Silver adored Arielle from day one, and even though Arielle hasn’t lived at home much for seven years now, whenever she would visit Silver would be either in or just outside Arielle’s room. For days afterward, I’d find her hanging out by Arielle’s door a couple of times a day. Since Arielle went to college, Silver began to connect more deeply with me as well, and most of the time she was somewhere near me, whether roaming on my desk or painting table, purring on my lap, or sitting beside my chair.

Silver loved all people and often greeted visitors at the door and would beg to be picked up as soon as they settled in a chair. She loved to go to the vet; it was a new place to explore and there were new people to see– all good in her mind. She even loved her crate and was happy to hop in and go for a car ride.

It is so hard to wrap my mind around the idea that this vibrant, loving cat is no longer here. She was with us for so long and was a warm, loving part of every day for me in the past few years. I miss you so much, my little gray shadow. This house will never be the same without your playing, your pranks, and your purring.

On my lap, watching my face
She loved to sit in baskets, boxes, and wastebaskets
Sketches during Silver’s hyperthyroid days (once treated she was calmer)
Helping me with my work
Watching the birds with me

My last sketch of Silver

16 Replies to “Silver — 1998 to May 23, 2013”

  1. Such a lovely tribute to such a special kitty. I love how she always greeted me and let me love her up. She will be very missed. Love, hugs, and prayers.

  2. My heart aches with you as you grieve the loss of your Silver. What a wonderful and beautiful tribute to a special and very loved feline.

  3. I'm so very, very sorry for your loss, Melissa. I know the heartbreak and deep sadness of having to say goodbye to a loving, beautiful, much-loved furry companion. It's been nearly five years since I held my beloved cat Mollie girl in my arms while she gently passed away, but I still sense her presence and her love and her gentle, loving nature here with me. That's what I hold on to, and keep close to me – the fact that even though my beautiful sweet angel Mollie (as well as Rudi, Finn, Pooka, Shibbles, Rocky, Holly, Shadow and Puddin') are no longer here with me in the physical, tangible, palpable sense, they are always right here with me, in my heart, in my memories of them, in my love for them and their love for me over the years they were all in my life.

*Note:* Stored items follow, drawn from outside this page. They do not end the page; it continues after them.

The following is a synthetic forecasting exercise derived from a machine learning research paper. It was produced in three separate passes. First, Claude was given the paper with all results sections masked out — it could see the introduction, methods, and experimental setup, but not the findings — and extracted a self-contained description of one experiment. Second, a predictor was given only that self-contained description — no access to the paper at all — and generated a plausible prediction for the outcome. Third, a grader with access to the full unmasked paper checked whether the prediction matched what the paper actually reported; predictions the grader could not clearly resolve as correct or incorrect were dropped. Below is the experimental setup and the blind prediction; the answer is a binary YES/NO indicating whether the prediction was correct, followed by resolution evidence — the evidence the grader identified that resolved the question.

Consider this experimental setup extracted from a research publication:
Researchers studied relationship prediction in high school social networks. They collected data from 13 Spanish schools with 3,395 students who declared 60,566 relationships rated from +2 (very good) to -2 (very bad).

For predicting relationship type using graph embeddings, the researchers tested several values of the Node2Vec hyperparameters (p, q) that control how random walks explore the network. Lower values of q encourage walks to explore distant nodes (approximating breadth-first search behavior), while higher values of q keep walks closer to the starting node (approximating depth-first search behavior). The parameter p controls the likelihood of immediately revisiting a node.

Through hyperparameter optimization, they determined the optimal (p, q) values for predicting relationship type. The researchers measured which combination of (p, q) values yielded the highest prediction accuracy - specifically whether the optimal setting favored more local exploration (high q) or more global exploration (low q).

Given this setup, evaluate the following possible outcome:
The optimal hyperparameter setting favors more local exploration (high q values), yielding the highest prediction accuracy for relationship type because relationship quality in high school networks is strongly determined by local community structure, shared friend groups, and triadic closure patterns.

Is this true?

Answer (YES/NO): YES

    I will light a candle for your beloved Silver, who is now with so many, playing and running free at the Rainbow Bridge. Your love for Silver will light her way.

    With much love and a saddened heart for your loss, June

  4. Melissa..I am so very sorry to be reading about your lovely cat 🙁 I know how precious our pets are to us. Not much I can say except please know I'm thinking of you x

    Stephie
    x

  5. What a beautiful tribute. Our art and our world is so much richer when we allow all our lines to blur, just a bit. The shapes still hold, but the love flows so much more freely. I am sorry for your loss, they break our hearts open in so many ways.

    Thank you for sharing, I am grateful for both Silver's gifts and yours.

  6. Thank you so much, June, for your lovely post. It is true that they live on richly in our memories, and I know I will get to the point that my memories of Silver will comfort me, as you have experienced with your many pets who have gone on.

  7. ReveredLizzie, thank you for your caring words. I really like what you said about allowing the lines to blur in a way that enriches our world and our art.

  8. Jonathan, I have very much appreciated all your encouraging words and your prayers in the last few weeks. Thank you so much. I know you loved Silver, too.